Senior local body politician Mike Lee says: "It's the first time I have been threatened with legal action in my personal capacity for not voting as demanded, in 25 years in local government."

Constitutional law expert and former Prime Minister, Sir Geoffrey Palmer - father of Dr Palmer - called the threat "extraordinary".

Distressingly, the bullying seems to have had the desired effect. On November 28, 2013, councillors voted 12 to 3 against paying for the initial appeal. But two weeks ago, having received the threat, councillors voted nine votes to seven to fund the latest appeal.

Mr Lee and two colleagues, Wayne Walker and John Watson, subsequently lodged a formal complaint with the Auditor-General.

One can only hope she takes this abuse of democracy more seriously than it has been taken by the council hierarchy. Threatening to drag councillors before the courts if they don't follow your orders is unconscionable.
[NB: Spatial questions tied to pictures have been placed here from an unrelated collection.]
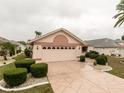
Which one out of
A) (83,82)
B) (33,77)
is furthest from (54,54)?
(83,82)

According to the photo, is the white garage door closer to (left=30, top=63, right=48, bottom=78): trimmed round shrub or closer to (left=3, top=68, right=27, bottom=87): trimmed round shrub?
(left=30, top=63, right=48, bottom=78): trimmed round shrub

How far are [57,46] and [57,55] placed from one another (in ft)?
5.79

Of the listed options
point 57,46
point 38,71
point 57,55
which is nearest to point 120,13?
point 57,46

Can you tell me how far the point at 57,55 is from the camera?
85.4 feet

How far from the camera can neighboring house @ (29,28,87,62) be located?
24578 mm

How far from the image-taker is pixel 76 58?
2762cm

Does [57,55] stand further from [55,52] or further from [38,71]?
[38,71]

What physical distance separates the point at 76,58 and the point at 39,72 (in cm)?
1552

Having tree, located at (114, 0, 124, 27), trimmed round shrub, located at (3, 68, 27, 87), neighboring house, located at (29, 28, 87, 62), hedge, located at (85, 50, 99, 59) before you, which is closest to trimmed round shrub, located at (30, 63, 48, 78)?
trimmed round shrub, located at (3, 68, 27, 87)

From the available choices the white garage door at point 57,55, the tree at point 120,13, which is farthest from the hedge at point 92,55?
the tree at point 120,13

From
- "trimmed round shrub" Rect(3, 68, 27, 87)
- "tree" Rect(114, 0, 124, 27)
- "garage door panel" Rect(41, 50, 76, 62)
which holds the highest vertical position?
"tree" Rect(114, 0, 124, 27)

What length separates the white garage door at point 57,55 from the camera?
25.1m

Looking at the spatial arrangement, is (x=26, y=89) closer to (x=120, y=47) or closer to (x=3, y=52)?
(x=3, y=52)

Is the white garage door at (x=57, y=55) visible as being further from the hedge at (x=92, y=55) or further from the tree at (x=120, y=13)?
the tree at (x=120, y=13)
What the publicity has highlighted is Mr Te Rangi's own chequered past. It has brought to light how in the early 1990s, he was jailed for five months for stealing almost $40,000 from a Ngati Whatua trust.

It's a conviction that bars him from serving on the Auckland Council's Independent Maori Statutory Board. Oddly, it is no obstacle to him chairing the selection panel.

In November 2014, Justice Duffy found in support of Mr Jackson's complaint that the appointment of Tony Kake as one of the two Mataawaka (non-local) representatives on the statutory board, was flawed, and instructed the selectors to try again.

The judgment revealed how Mickey Mouse the selection process had been. The panel got to the Mataawaka selection at 12.15pm. Only seven sets of each nominees full supporting material were available to circulate among a panel of 18. At 12:30, they adjourned for lunch, having decided there was no need for a general discussion. During the half hour lunch break, they were supposed to digest the documentation and take part in a secret ballot. By 1:15, the votes had been counted.

Justice Duffy, said they had failed to meet the statutory requirement that the views of mataawaka be taken into account.

Instead of accepting the decision, and conducting another selection along the guidelines indicated by the court, the selectors are off to the Court of Appeal next Tuesday to appeal against Justice Duffy's ruling.

They now have ratepayer funding to keep the pointless fight going. How much it will cost is anyone's guess. The only certainty is that the Government, which created the mess, has refused the council's request for extra funds.

The best it will do is talk about clarifying the legislation at some time in the future. By that, it means the fine print.

But what's really needed is to take a blowtorch to this whole un-elected bad dream, and permit Auckland to return to its democratic roots.